We all use IEEE, because I assume you all use Wi-Fi. Wi-Fi is an IEEE standard.
In Canada, we have more than 16,000 members. The IEEE Canada organization is a member of the Engineering Institute of Canada and a member of PAGSE, which delivers the Bacon and Eggheads breakfasts on Parliament Hill, which you might be aware of. We work with other organizations, such as the Canadian Standards Association, or CSA.
In the organization, there is significant strength of expertise in the areas of electrical power and energy, communications and data science, and in artificial intelligence. That may be of use to this committee and other committees as the need arises.
With respect to national energy data, energy-related data is being collected across the country by various stakeholders, as we heard before, for a variety of applications and purposes, although not necessarily in a standard format, and there are definite gaps.

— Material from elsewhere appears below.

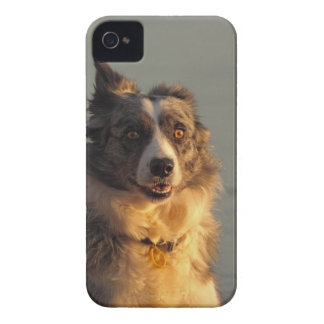 Border Collie Dog Running iPhone 4 Case-Mate ID iPhone 4 Case
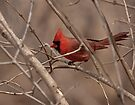 Northern Cardinal - Male by Benjamin Brauer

This includes data on available energy resources and their extraction technologies; energy transport, energy infrastructure, and energy carriers; energy storage; energy users—essentially private industry, business, and public sectors, and all end-user consumers for all types of energy use, from electricity to gas to coal—and energy consumption patterns; energy conservation technologies and their impact; building infrastructure inventory, which is lacking quite a bit; greenhouse gas emissions; weather patterns; population changes; cybersecurity, which is another area where we lack significantly in data; and industry trends. That's just to name a few of the areas in which we collect data by one agency or another in the country.
For the future of national energy data, it's absolutely critical that we have nationally consistent energy data to plan, develop, and provide reliable services. The requirement for the future national energy data is that the data be, among other things, sufficient, trusted, reliable, current, secure, and sufficiently accurate. Data analytics applied to these data will support, among other things, evidence-based decision-making, policy development, and system optimization and planning. Of course, this data will then enable research and development.
The requirements are that we determine what data we actually need and what data is desirable, and how that data may be obtained and protected. We need to audit the data that we collect. We need to determine the data gaps and augment the datasets to address the gaps. We need to look at the data integration from many sources, using a standard like the Green Button standard, which my colleague will report on later. We need consistent access, with different access levels of security for all stakeholders through a trusted independent agency. The data has to be current, and it has to be compliant, for example, with the GDPR, the General Data Protection Regulation. We have to have a transparency of process and system, and we need to use the established practices of big data.
Some of the members of IEEE Canada are focusing on underserved communities, particularly northern and indigenous communities, to bring technology-based solutions to improving the living and working conditions there. This would mean that robust location-specific data, as well as technology performance data, are expected to enable optimal holistic solutions, considering heating, lighting, internet access, potable water, wastewater treatment, and transportation as a system of systems.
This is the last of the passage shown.